### Selected text
'''
Poverty: Findings and Research Needs

Although poverty was consistently associated with nonviolent offending in the studies reviewed here, it was more consistently associated with violent offending. This was true when aggregate indicators of concentrated disadvantage or indexes of resource deprivation were used rather than of standard measures of poverty, which has implications for future research. Too few studies using individual-level data were available to allow us to draw any conclusions at that level of analysis, though our own analysis suggests that violent individuals have significantly lower income than nonviolent-only ones, even controlling for frequency of offending (see Chapter 9). Given the consistency across analyses, in particular in a set of direct tests and multivariate analyses, we conclude that poverty is likely to be a useful differential predictor of violence and strongly recommend further research on this issue. The said research must take into account the fact that poverty has also been consistently associated with nonviolent offending and must employ statistical methods to distill the effect on violence.

Unlike some of our previous chapters, we found no comparisons of income (or poverty) using violent and nonviolent offender samples. This would be a useful addition to the literature.

Some findings have suggested that violence may be more associated with extreme poverty than nonviolent offending, which indicates that more studies using disaggregated measures of poverty (as used by Krivo and Peterson, 1996) or allowing for curvilinear effects could be used to determine the levels at which poverty matters most in the etiology of violence. Blunt measures, such as the percentage of the population under the poverty level, are likely to be “muddy.” Some individuals categorized in the poverty group will have enough income to be comfortable, such as those who are supported by others, people who supplement their official, reported earnings with under-the-table (or illicit) earnings, those receiving welfare benefits, or those living in areas where the cost of living is low. Other individuals may not fall under the official poverty threshold but may live in dire circumstances.
'''
### Data section
'''
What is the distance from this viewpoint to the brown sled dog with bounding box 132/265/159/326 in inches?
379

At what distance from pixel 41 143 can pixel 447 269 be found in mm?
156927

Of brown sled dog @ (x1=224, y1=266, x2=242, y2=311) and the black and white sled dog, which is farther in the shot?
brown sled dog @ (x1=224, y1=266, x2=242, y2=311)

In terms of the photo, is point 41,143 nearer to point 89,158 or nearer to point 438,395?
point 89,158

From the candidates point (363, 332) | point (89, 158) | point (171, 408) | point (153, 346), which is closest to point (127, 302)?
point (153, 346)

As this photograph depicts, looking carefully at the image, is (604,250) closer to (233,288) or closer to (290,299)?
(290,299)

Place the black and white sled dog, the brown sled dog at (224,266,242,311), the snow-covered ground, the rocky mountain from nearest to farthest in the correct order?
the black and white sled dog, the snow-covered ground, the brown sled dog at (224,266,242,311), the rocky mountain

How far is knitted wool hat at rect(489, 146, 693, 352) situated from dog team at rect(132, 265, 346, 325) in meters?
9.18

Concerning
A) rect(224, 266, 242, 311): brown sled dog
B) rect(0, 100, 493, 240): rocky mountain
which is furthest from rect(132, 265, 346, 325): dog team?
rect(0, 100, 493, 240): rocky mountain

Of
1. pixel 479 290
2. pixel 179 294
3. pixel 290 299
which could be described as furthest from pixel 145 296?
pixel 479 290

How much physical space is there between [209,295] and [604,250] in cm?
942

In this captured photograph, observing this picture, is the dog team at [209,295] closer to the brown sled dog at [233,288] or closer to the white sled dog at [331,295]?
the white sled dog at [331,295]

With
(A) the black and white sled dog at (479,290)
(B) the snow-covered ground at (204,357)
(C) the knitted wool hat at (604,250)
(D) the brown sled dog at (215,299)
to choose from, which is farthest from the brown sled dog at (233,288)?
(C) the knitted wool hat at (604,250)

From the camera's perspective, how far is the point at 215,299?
'''
### What this exercise asks
1: Answer these questions using the text on poverty and offending:
(a) Compared with nonviolent-only individuals, what income did the authors' own analysis find violent individuals have?
(b) What kind of comparison did the authors find none of in the literature?
(c) Which study is named as using disaggregated measures of poverty?
2: Continue the text on poverty and offending, starting after its last sentence.

### Outputs by task
1:
(a) Significantly lower income, even when controlling for frequency of offending.
(b) Comparisons of income (or poverty) using violent and nonviolent offender samples.
(c) Krivo and Peterson, 1996.

2:
A major empirical question not addressed in our review is the matter of whether poverty that persists for a significant period of time will have a greater effect through its impact on child development (e.g., Jarjoura et al., 2002). This idea has not been discussed more fully here because it has not been developed extensively in the criminological literature, but it has been discussed in the literature on developmental psychology. In fact, findings by Pagani, Boulerice, Vitaro, and Tremblay (1999) suggest that a “change and process” model of poverty in childhood and adolescence may be the most appropriate way to estimate the full impact of poverty on children’s behavior problems. A few studies indicate that the differential influence of poverty on violence may be limited to metropolitan samples and/or US samples, so more international studies and more nonmetropolitan samples could be used to elucidate this question. Finally, it is likely that poverty exerts its effect under certain circumstances and not others so the testing of interactions is important. For example, biological effects may be enhanced under conditions of poverty, the effect of poverty may be attenuated when parenting is warm and sensitive, and those who have low family income but live in communities where overall income is not low may be less likely to commit violent offenses. These questions have not been adequately answered.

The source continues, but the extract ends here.